Elkins meeting with attorney about city manager change
ELKINS — City of Elkins officials have been meeting in recent weeks with the city attorney for Westover about potential charter changes that would result in the creation of a city manager position.
Tim Stranko serves as Westover’s general counsel on a retainer basis and is a member of the West Virginia Bar as well as the Morgantown Planning Commission.
Stranko first visited Elkins on his own dime to offer Elkins City Council his expertise and knowledge of municipal law. The public was not invited to the meeting.
“The council decided then to contract or to hire Mr. Stranko to come in and provide a lot of information up front for these discussions that they want to have ongoing,” Elkins City Clerk Jessica Sutton said.
Stranko was retained for $6,400 to include consultations, memo-drafting and related research, a move which was approved during an Elkins City Council Finance Committee meeting on Dec. 2.
“He’s been a municipal attorney for years and years, and he’s helped facilitate charter changes for other municipalities around the state in the past, Lewisburg being a good example,” Sutton said. “He has a lot of experience, he has a lot of expertise in this type of area so we asked him to come in and just kind of provide some of that information as far as what our options are.”
Stranko has broken the discussion down into separate topics for individual sessions with the city.
“In the first session, we focused a lot on the governmental body, which would be council.
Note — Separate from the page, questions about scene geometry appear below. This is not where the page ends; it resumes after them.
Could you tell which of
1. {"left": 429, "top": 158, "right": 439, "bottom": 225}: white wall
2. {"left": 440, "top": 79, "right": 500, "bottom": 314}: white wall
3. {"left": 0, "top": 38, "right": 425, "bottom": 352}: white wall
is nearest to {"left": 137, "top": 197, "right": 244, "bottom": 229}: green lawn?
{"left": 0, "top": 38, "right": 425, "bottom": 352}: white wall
How can you structure council? What are the options and what are some of the pros and cons with these different options?” Sutton said.
In the second private meeting, he and the city focused more on the executive branch of government, including the strength of the city mayor and the benefits and downsides to adopting a city manager government.
“Now there are a lot of other things that are going into his education and that will be part of the conversation moving forward,” Sutton said. “Things that are included in the charter, like when the election is held, whether or not you want elected officials to be nominated or do self-nomination, if you want to keep the same number of wards and if you want elected officials to have to reside within particular wards. All of these types of things he’s kind of educating council and the (administrative) officers on right now.”
“Once we get (the sessions) done, the intention is to hold at least one, and likely more, public forums different from just a formal public hearing,” she said. “We really want to be able to engage with the constituents and see what their feelings are about these things… having some public sessions before it’s ever really drafted into an ordinance that would then go through Rules and Ordinances and then on to Council.”
If Stranko is required for any additional legal services outside of what he has been retained for, the city will need to determine payment and costs again at that time, according information provided by Sutton Stokes, the city’s external affairs specialist.
The city’s interest in changing to a city manager style of government was initially brought to light during a 2018 meeting of the Rules and Ordinance Committee, wherein officials discussed the potential benefits of creating the city manager position.